* **AIM**: Please reproduce the data below word for word, omitting the pictures.

>> start RAW RECORDS

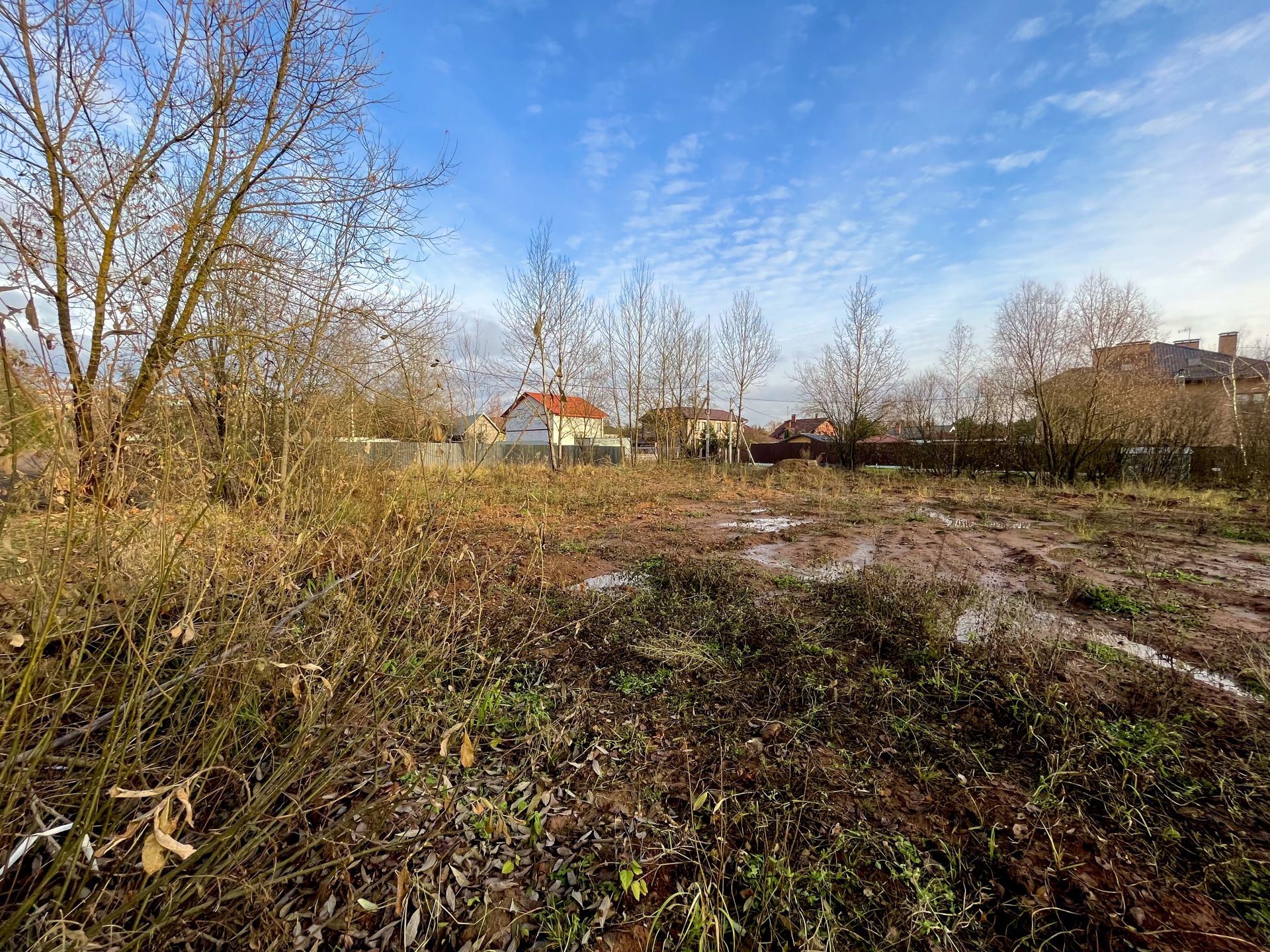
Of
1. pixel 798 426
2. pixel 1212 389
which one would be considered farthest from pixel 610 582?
pixel 798 426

>> end RAW RECORDS

* **EXERCISE OUTPUT**:
Of
1. pixel 798 426
2. pixel 1212 389
which one would be considered farthest from pixel 610 582?
pixel 798 426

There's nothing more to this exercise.